Learning Objectives

Resources

Publishing File Datasets to a Repository

One of the simplest methods for storing source data for FME Flow workspaces is publishing data to a repository. When the source data for a translation is file-based (rather than a feed or database), you may publish the data to an FME Flow repository along with the workspace. This data upload method is fast and straightforward, but it limits future access to the data for other workflows. It's better practice to publish your data in the Resources folder, separate from the workspace, which you will learn in the next lessons.

Source file datasets are often stored locally on the computer that hosts FME Workbench. However, another server usually hosts FME Flow, so local file paths to datasets usually fail on FME Flow because the data doesn't exist in that location on the FME Flow server. 

In this workspace, the source dataset is a MapInfo TAB dataset stored on the local computer drive. 

A MapInfo TAB dataset consists of a series of files (.tab, .dat, .id, .map). When you publish this workspace, the publishing wizard can publish the data files alongside it by simply checking the box labeled "Upload data files."

FME automatically selects the files to upload based on what it thinks is necessary to run the translation. If there are other files you wish to upload, or files FME selects that you don't want to upload, the Select Files button allows you to make changes.

At the top, it also shows that the selected files will be uploaded to the Repository, the same repository folder as the workspace. 

Once the publishing wizard is complete, FME uploads the files to FME Flow, which makes them accessible along with this workspace.

Using Published Source Data

When you run a workspace published with its data on FME Flow, the uploaded data is automatically used as the workspace's source data. The $(FME_MF_DIR) parameter references the repository for the selected workspace. 

To use the uploaded data in the repository, you do not need to change any other settings; the workspace will run to completion using the published data as its source.

Data Management Considerations

There are some cautions and limitations to consider when you upload data to a workspace repository:

Exercise

Sven continues working with his workspace, which clips voting locations to neighborhoods in Vancouver and stores the transformed data in a geodatabase. He is working with the source GML and KML data and is experimenting with finding the best location to store the data when the workspace is run on FME Flow. 

Follow along with Sven as he publishes the workspace and its source data to a repository on FME Flow and then runs the workspace on FME Flow using the published data.

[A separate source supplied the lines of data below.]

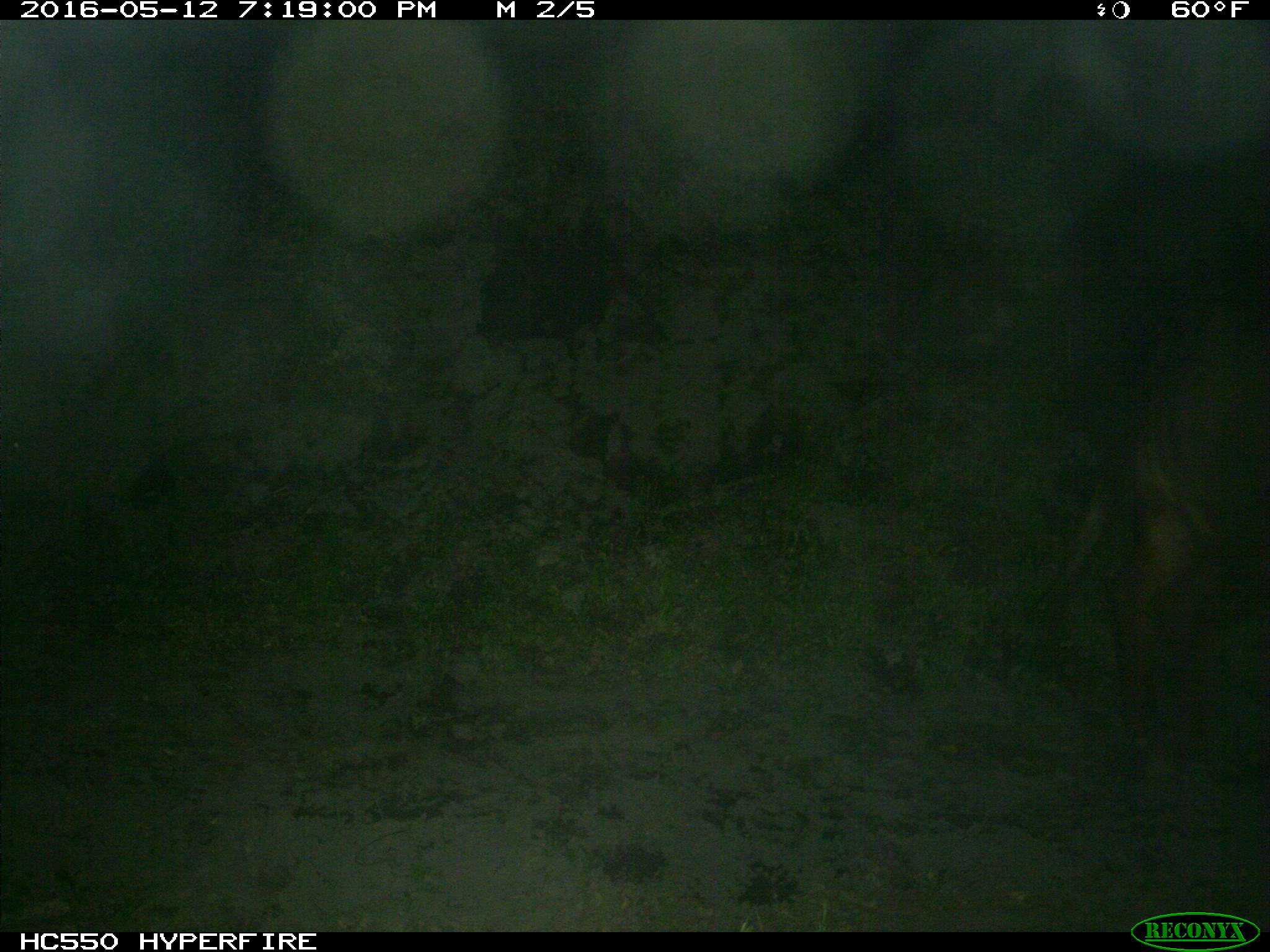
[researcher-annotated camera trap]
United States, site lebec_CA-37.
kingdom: Animalia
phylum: Chordata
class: Mammalia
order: Artiodactyla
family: Bovidae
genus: Bos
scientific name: Bos taurus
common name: domestic cow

1) Open Starting Workspace

Sven opens his workspace (C:\FMEData\Workspaces\DeployWorkflowsWithFMEFlow\publish-data-to-workspace-repository.fmw) in FME Workbench.

2) Inspect Source Data

In FME Workbench, Sven expands the parameters for each reader. The source files are stored locally on his computer. For testing on an FME Flow installed locally on his machine, FME Flow can access these files. However, an organizational FME Flow deployment usually won't have access to local file systems except for the server on which it is installed.

3) Publish Workspace

Sven clicks publish in the top toolbar to open the publishing wizard. 

He selects the Training repository, creates it if needed, and leaves the workspace name as the default. He clicks Upload data files and notes that FME automatically selects the three files. He clicks Select Files... to inspect them. 

Although the workspace only has a GML and KML writer, FME also includes the XSD (XML Schema Definition) file to support the GML file. Sven checks that FME will upload the files to the Repository, clicks OK, and then clicks Next to proceed to the next step. 

Sven registers the workspace with the Job Submitter service and clicks Publish. 

Sven checks the translation log to ensure the publishing process reports the files uploaded to FME Flow. 

4) Inspect Published Source Data

Sven navigates to FME Flow. He opens Workspaces and clicks the Training repository to open it. 

Sven sees three files listed in the Files column for his workspace and clicks on them to view them. 

Workspace Files lists the files published to the repository along with the workspace. 

5) Run Workspace

Sven clicks Training in the top path to return to the repository list of workspaces. He then clicks on his workspace to open it on the Run Workspace page. 

The Run Workspace page already has the workspace details entered. Sven scrolls down to the Published Parameters section.

By default, FME Flow selects the repository files for each source file. FME Flow indicates this by the ($FME_MF_DIR) parameter. 

Sven doesn't alter any parameters and clicks Run to run the workspace. The workspace reads the source files from the repository location and runs successfully. 

6) Optional: Examine Files

Since Sven has access to the FME Flow computer itself, he opens a file browser and browses to the location where FME Flow stores the repository data. The default location is C:\ProgramData\Safe Software\FMEFlow\repositories\Training, which is consistent with the Safe Software training machines. 

Sven sees that FME Flow saves each workspace to a separate folder. He inspects the contents of the publish-data-to-workspace-repository folder and sees the uploaded datasets within it. 

Note

Windows may hide ProgramData and files in the FME Flow folder. Make sure you turn on hidden files and folders if you wish to view them.

Sven has successfully published source data to a repository on FME Flow. However, he might use the source file data, especially VancouverNeighborhoods.kml, for many workspaces, so storing it multiple times with individual workspaces doesn't make sense. Next, Sven will learn how to publish data to Resources instead.